Le camp d'Alassane Ouattara, un des deux présidents proclamés de Côte d'Ivoire, a appelé mardi à «la désobéissance» au gouvernement de son rival Laurent Gbagbo, qui ignore les sanctions et menaces de la communauté internationale exigeant son départ.

Dans un appel aux Ivoiriens, Guillaume Soro, premier ministre d'Alassane Ouattara, les exhorte «dès cet instant à la désobéissance au gouvernement factice de Laurent Gbagbo jusqu'à son départ». Il leur demande «de s'organiser, de se mobiliser et de manifester par tous les moyens» jusqu'à ce départ.

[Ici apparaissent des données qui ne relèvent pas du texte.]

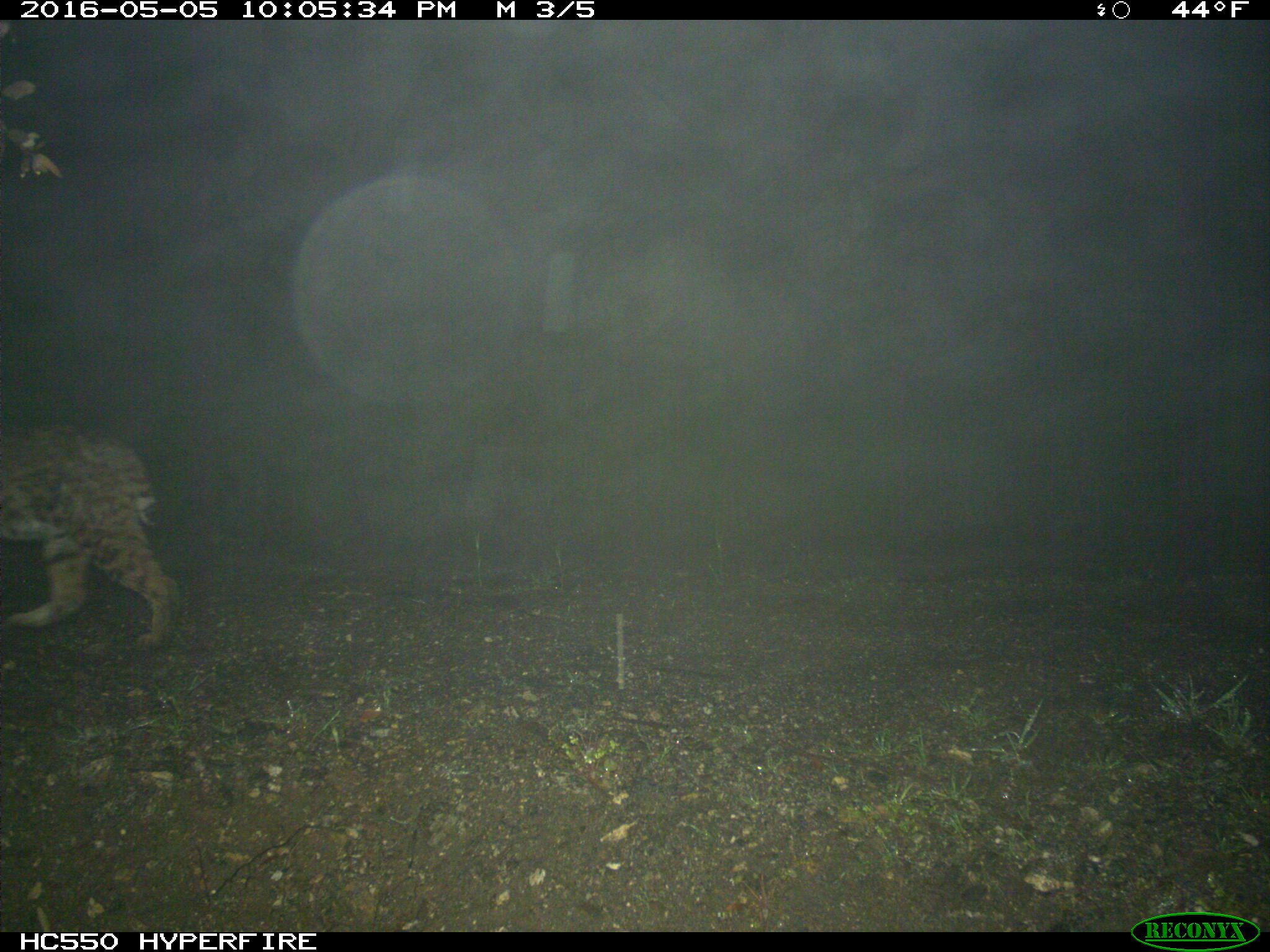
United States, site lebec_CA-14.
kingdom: Animalia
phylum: Chordata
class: Mammalia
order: Carnivora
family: Felidae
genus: Lynx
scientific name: Lynx rufus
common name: bobcat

Selon lui, la Côte d'Ivoire «vit la pire des escalades dans la barbarie d'un clan, d'un régime fini, contre les populations civiles démunies et désarmées».

Depuis début décembre, «nous dénombrons près de 200 morts et 1000 personnes blessées par balles», affirme Soro. «Plus grave, des femmes sont battues, déshabillées, violentées et violées (...) Les ingrédients pour un génocide sont en place», accuse-t-il.

Parallèlement à cet appel de Soro, également chef de l'ex-rébellion des Forces nouvelles (FN), la Communauté économique des États d'Afrique de l'Ouest (Cédéao), a annoncé la tenue d'un sommet extraordinaire sur la situation en Côte d'Ivoire, vendredi à Abuja. Lors d'un précédent sommet début décembre, elle avait suspendu le pays et demandé à Gbagbo de partir.

Le président sortant est de plus en plus isolé par la communauté internationale qui a reconnu la victoire de Ouattara à la présidentielle du 28 novembre.

L'Union européenne (UE) a décidé d'imposer des sanctions contre lui, ses deux épouses et 16 autres proches, interdits de séjour sur son territoire, et les États-Unis s'apprêtent à en faire autant.

À ces sanctions, Emile Guiriéoulou, son ministre de l'Intérieur, répond: «Ca fait sourire». «C'est un chiffon rouge qu'on agite chaque fois aux yeux des dirigeants africains, pensant nous faire peur».

Même défiance à l'égard de l'ONU qui a décidé lundi de prolonger de six mois le mandat de sa mission en Côte d'Ivoire, l'Onuci, et envisage de la renforcer, alors que le président sortant avait exigé son retrait «immédiat».

Les troupes de l'Onuci maintiendront pour l'instant le niveau de leurs forces à 8650 personnes parmi lesquelles 7200 Casques bleus et 1250 policiers, souligne la résolution adoptée par le Conseil de sécurité.

Les partisans de Gbagbo ont accusé l'Onuci et son chef Choi Young-Jin d'avoir soutenu militairement les FN. M. Choi a dénoncé une augmentation des «actes hostiles» à l'encontre de ses personnels, commis par le camp Gbagbo.

«La situation est à la fois très délicate, dangereuse, mais notre détermination est entière», a déclaré Alain Le Roy, chef des opérations de maintien de la paix de l'ONU.

Charles Blé Goudé, leader des «jeunes patriotes», fer de lance des violentes manifestations anti-françaises de 2003 et 2004 à Abidjan, ne cesse d'haranguer ses partisans, les appelant à être prêts à se battre pour «la souveraineté de la Côte d'Ivoire».

Les violences depuis la marche de jeudi des partisans de Ouattara, réprimée par les Forces de défense et de sécurité (FDS) fidèles à Gbagbo, ont fait au moins 50 morts selon l'ONU, 25 dont 14 dans le rang des FDS d'après le camp Gbagbo, 48 selon le camp Ouattara.

Outre les FDS et les «jeunes patriotes», Gbagbo peut compter sur «quelques dizaines de mercenaires», selon M. Leroy.

En dépit des craintes de violences, François Baroin, porte-parole du gouvernement français, a affirmé mardi que la sécurité des quelque 12 000 ressortissants français dans le pays était «assurée».

Le Haut commissariat des Nations unies aux réfugiés (HCR) a annoncé quant à lui avoir renforcé ses stocks d'aide humanitaire pour être prêt à un afflux éventuel de 30 000 réfugiés ivoiriens au Liberia et en Guinée. Quelque 6200 Ivoiriens ont déjà fui au Liberia et en Guinée, selon le HCR.